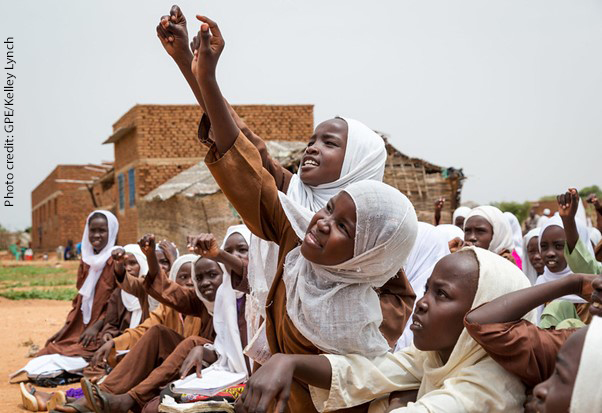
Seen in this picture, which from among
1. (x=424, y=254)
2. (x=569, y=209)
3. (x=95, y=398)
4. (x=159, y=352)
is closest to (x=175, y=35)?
(x=424, y=254)

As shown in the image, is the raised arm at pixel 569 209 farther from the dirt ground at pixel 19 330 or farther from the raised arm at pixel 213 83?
the dirt ground at pixel 19 330

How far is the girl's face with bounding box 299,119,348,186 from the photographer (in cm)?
300

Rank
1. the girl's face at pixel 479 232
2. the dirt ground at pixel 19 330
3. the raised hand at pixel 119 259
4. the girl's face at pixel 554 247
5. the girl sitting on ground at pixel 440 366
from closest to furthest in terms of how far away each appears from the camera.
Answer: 1. the girl sitting on ground at pixel 440 366
2. the girl's face at pixel 554 247
3. the girl's face at pixel 479 232
4. the raised hand at pixel 119 259
5. the dirt ground at pixel 19 330

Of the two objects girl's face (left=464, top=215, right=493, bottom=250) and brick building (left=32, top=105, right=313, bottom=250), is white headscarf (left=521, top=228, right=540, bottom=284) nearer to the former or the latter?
girl's face (left=464, top=215, right=493, bottom=250)

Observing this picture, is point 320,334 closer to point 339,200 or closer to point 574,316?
point 339,200

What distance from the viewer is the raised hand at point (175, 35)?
263 centimetres

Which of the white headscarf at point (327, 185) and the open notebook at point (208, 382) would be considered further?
the open notebook at point (208, 382)

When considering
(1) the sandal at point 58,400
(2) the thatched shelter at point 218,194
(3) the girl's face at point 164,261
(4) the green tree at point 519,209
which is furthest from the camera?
(4) the green tree at point 519,209

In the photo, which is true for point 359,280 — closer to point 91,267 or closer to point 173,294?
point 173,294

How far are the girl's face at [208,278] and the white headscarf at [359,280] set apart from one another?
3064mm

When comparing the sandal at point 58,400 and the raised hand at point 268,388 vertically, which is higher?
the raised hand at point 268,388

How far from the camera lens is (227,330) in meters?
5.32

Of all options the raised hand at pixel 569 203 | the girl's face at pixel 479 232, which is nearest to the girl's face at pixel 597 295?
the raised hand at pixel 569 203

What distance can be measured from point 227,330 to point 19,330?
939 centimetres
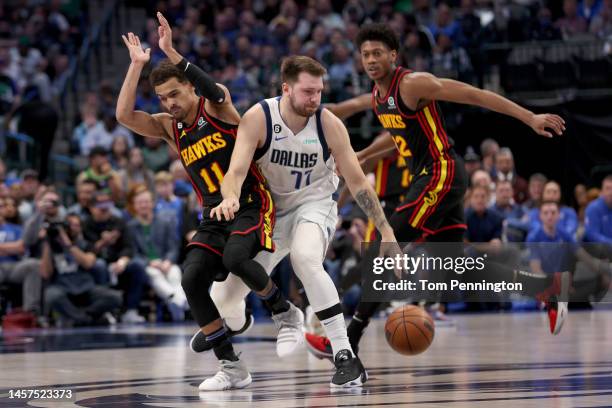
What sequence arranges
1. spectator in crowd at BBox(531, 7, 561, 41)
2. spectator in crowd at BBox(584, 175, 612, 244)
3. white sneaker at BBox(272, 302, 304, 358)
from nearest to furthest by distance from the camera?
white sneaker at BBox(272, 302, 304, 358)
spectator in crowd at BBox(584, 175, 612, 244)
spectator in crowd at BBox(531, 7, 561, 41)

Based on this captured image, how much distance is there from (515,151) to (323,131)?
393 inches

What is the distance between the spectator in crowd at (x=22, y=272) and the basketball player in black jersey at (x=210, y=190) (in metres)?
6.46

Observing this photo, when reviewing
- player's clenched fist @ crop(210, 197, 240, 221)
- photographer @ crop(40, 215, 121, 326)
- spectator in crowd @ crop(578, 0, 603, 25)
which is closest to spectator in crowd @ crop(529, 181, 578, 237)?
spectator in crowd @ crop(578, 0, 603, 25)

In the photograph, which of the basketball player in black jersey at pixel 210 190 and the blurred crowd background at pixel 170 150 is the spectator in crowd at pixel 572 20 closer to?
the blurred crowd background at pixel 170 150

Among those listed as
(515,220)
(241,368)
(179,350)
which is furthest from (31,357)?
(515,220)

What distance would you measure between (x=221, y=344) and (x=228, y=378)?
22 centimetres

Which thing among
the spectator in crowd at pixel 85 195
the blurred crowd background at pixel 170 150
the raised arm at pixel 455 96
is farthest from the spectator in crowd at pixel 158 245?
the raised arm at pixel 455 96

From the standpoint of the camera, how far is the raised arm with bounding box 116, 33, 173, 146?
25.3ft

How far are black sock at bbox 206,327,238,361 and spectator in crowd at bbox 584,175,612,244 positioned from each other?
8.62m

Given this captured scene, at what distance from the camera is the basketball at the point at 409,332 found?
827 centimetres

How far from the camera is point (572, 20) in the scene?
62.1 feet

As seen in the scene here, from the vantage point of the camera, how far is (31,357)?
967cm

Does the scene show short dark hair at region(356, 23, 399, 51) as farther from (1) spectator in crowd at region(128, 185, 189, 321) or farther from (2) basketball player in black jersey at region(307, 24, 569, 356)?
(1) spectator in crowd at region(128, 185, 189, 321)

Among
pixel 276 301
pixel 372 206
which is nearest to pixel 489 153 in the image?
pixel 372 206
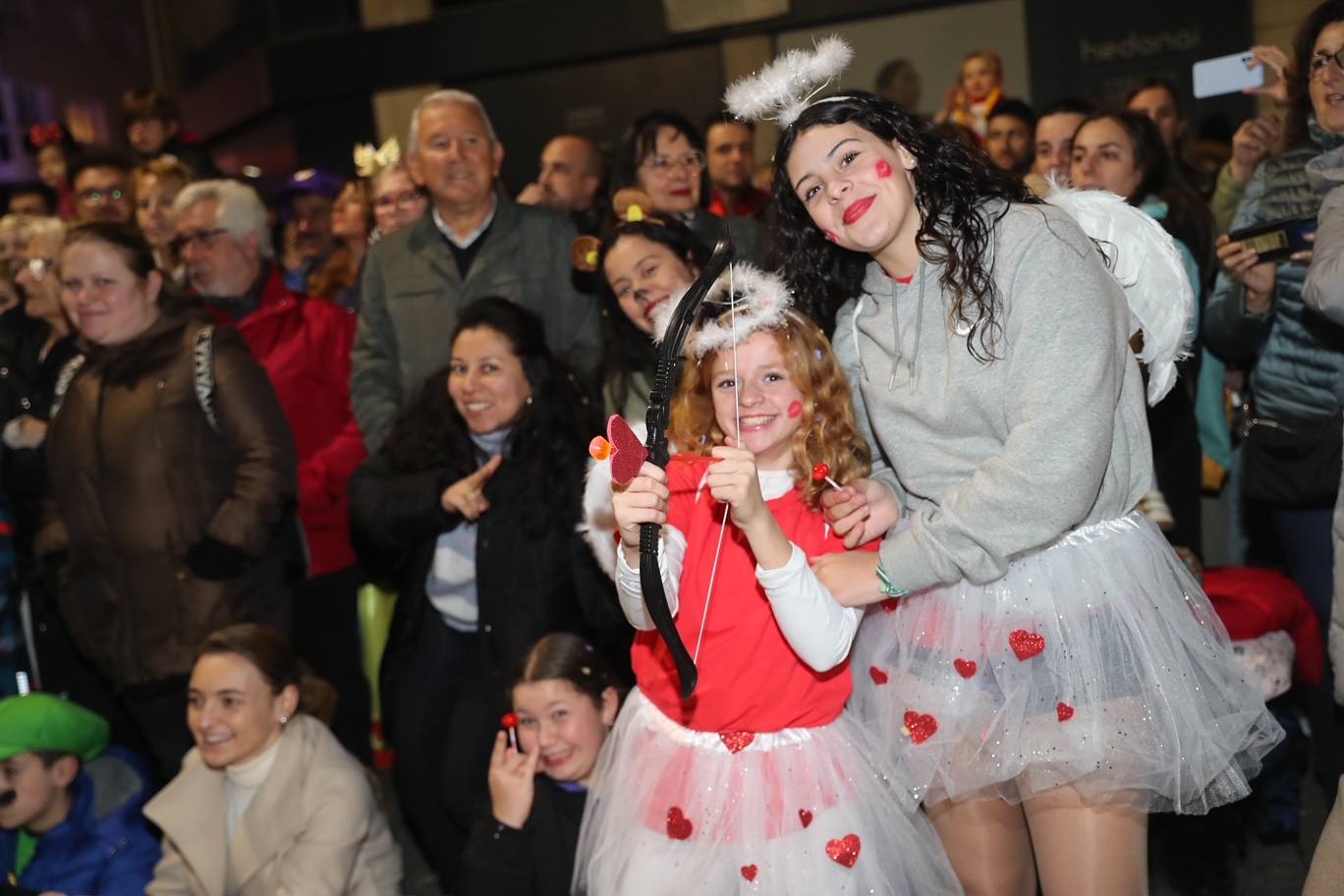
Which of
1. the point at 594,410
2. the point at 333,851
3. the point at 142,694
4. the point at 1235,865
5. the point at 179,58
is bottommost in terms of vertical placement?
the point at 1235,865

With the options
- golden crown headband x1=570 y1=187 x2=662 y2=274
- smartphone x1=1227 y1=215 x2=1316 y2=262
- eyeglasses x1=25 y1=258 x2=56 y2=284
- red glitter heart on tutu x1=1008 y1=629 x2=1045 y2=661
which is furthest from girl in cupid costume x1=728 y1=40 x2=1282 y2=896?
eyeglasses x1=25 y1=258 x2=56 y2=284

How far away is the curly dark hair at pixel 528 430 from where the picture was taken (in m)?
3.90

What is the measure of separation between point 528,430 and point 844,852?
5.51 ft

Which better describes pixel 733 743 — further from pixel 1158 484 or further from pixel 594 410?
pixel 1158 484

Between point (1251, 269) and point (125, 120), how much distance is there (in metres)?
6.36

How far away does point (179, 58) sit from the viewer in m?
13.2

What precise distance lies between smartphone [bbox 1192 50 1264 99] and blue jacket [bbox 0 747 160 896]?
13.4 ft

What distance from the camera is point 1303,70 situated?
3.58 meters

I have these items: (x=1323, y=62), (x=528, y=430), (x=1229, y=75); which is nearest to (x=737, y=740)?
(x=528, y=430)

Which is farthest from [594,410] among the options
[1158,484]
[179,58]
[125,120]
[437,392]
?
[179,58]

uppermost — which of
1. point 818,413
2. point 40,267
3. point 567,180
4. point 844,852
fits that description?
point 567,180

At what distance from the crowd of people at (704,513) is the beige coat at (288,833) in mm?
12

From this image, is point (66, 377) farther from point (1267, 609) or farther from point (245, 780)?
point (1267, 609)

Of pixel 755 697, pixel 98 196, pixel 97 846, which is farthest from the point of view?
pixel 98 196
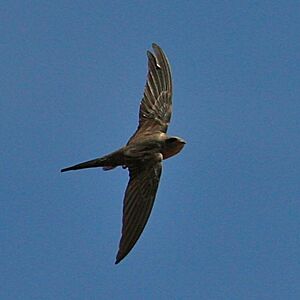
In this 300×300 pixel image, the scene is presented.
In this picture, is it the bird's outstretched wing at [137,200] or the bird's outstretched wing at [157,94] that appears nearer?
the bird's outstretched wing at [137,200]

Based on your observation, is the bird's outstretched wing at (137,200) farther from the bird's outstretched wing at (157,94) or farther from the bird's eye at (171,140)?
the bird's outstretched wing at (157,94)

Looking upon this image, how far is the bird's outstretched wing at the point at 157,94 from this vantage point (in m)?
16.2

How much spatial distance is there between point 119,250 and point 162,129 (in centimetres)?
290

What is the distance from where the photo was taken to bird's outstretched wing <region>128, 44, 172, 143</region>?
53.1 ft

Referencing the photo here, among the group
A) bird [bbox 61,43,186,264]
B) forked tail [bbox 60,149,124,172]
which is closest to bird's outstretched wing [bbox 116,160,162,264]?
bird [bbox 61,43,186,264]

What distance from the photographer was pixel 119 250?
44.4 ft

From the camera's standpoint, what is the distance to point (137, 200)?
1445cm

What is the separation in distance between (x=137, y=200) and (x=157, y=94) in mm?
2493

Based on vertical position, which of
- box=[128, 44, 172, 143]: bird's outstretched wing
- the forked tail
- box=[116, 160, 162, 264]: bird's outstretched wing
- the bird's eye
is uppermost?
box=[128, 44, 172, 143]: bird's outstretched wing

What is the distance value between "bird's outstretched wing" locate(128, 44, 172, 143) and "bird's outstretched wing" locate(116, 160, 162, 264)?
52.8 inches

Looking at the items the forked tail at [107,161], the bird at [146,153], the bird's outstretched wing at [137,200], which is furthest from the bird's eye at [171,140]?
the forked tail at [107,161]

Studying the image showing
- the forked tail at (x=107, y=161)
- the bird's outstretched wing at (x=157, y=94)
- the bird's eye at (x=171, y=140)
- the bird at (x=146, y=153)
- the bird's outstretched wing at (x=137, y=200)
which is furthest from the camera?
the bird's outstretched wing at (x=157, y=94)

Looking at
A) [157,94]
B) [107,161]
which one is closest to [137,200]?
[107,161]

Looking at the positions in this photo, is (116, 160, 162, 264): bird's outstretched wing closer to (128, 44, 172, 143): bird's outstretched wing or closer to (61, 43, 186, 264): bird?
(61, 43, 186, 264): bird
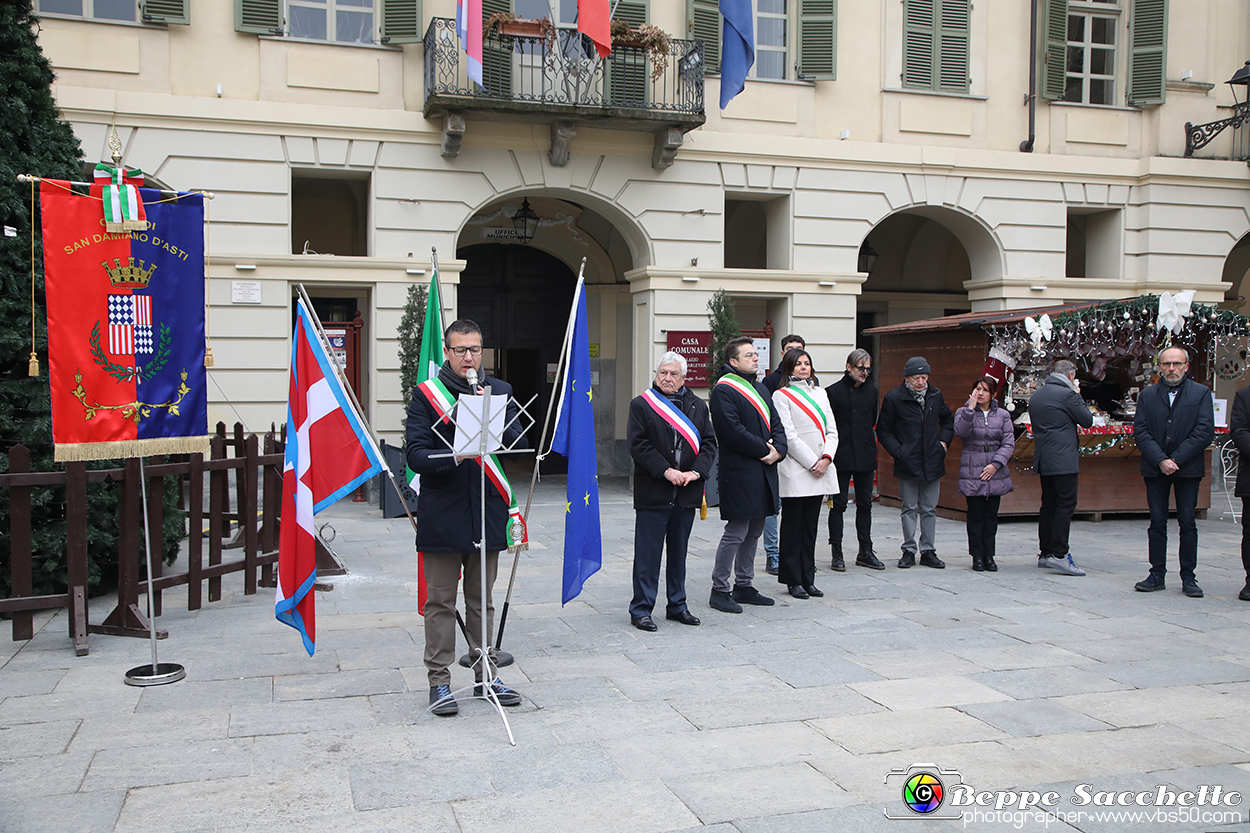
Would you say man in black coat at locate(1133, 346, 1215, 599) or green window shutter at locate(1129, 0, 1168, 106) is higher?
green window shutter at locate(1129, 0, 1168, 106)

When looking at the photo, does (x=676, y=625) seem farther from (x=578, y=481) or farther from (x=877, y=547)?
(x=877, y=547)

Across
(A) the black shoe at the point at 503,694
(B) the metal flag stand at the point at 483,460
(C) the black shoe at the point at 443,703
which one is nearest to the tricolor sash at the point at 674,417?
(B) the metal flag stand at the point at 483,460

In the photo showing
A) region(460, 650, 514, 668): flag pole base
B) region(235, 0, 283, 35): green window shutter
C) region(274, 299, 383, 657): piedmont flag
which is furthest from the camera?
region(235, 0, 283, 35): green window shutter

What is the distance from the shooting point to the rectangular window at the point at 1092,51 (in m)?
16.5

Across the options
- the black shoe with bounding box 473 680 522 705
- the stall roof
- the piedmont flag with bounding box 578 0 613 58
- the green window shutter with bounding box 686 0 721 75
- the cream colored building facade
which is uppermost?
the green window shutter with bounding box 686 0 721 75

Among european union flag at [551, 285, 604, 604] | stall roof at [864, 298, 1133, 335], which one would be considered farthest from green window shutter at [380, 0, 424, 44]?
european union flag at [551, 285, 604, 604]

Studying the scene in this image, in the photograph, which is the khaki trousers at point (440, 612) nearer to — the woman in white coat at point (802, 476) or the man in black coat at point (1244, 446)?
the woman in white coat at point (802, 476)

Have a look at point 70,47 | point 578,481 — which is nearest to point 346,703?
point 578,481

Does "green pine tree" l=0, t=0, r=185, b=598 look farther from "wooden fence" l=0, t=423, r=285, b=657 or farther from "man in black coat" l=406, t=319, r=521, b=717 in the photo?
"man in black coat" l=406, t=319, r=521, b=717

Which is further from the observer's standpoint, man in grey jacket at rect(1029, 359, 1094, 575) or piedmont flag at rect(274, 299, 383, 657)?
man in grey jacket at rect(1029, 359, 1094, 575)

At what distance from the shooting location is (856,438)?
9125 mm

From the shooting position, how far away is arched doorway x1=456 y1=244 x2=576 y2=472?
1734 cm

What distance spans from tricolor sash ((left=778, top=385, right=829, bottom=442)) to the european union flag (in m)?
2.80

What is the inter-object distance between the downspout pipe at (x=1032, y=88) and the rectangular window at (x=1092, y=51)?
2.46ft
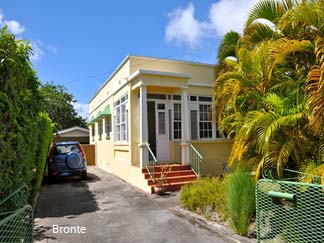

• **Stated task**
Count the lines in the records above that contain the string "farthest", treating uppercase and lowercase as different, and reply with the number alone.

• **Complete output**
4